▶ _What is asked_:
A - The container monitoring thread describes a query that still counts a container after the container has stopped. Using the reason the thread gives, explain in one to three sentences why this happens.
B - Output the part of the container monitoring thread from "It picks up" to "the container stops.", unchanged.

▶ _Excerpted text_:

6

I've setup a docker monitoring stack using Prometheus, Grafana and cAdvisor. While using this query to get running containers:

count_scalar(container_last_seen{name=~container1|container2})

It picks up the containers allright, as soon as i launch a new container it is picked up right away. The problem is when a container is stopped or removed it does not pick it up, it still shows it as a running container.

From the cAdvisor/metrics endpoint it is removed as soon as the container stops.

Is there something wrong with the query?

(this is what i used for the stack: https://github.com/vegasbrianc/prometheus)

A.Jac
  • 1,443
  • 3
  • 17
  • 24

1 Answers1

4

It seems to be related to the amount of time cAdvisor stores the data in memory.

While cAdvisor keeps the data in memory, you still have a valid date in container_last_seen metric. So the count_scalar instruction still 'sees' the container as it has a valid value.

In my test setup, cAdvisor keeps the data during 5 minutes. After this duration, I get the right information out of your formula because the container_last_seen metric has disappeared.

You can change this cAdvisor configuration with the --storage_duration flag.

--storage_duration=2m0s: How long to store data.

As an alternative if you wan't quick alerting, you could also consider running a query that would compare last seen date with current date:

count_scalar(time()-container_last_seen{name=~"container1|container2"}<=60)
François Maturel
  • 5,884
  • 6
  • 45
  • 50

▶ _Information supplied_:
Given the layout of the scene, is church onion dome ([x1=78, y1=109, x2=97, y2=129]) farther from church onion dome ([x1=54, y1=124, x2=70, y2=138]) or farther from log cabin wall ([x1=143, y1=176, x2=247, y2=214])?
--
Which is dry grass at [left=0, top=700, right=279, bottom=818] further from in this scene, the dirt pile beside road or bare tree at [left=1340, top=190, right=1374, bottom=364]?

▶ _Results of the exercise_:
A - cAdvisor keeps container data in memory for a set storage duration, which was five minutes in the answerer's test setup. During that time the container_last_seen metric still holds a valid date. The count_scalar instruction therefore still "sees" the stopped container.

B -
It picks up the containers allright, as soon as i launch a new container it is picked up right away. The problem is when a container is stopped or removed it does not pick it up, it still shows it as a running container.

From the cAdvisor/metrics endpoint it is removed as soon as the container stops.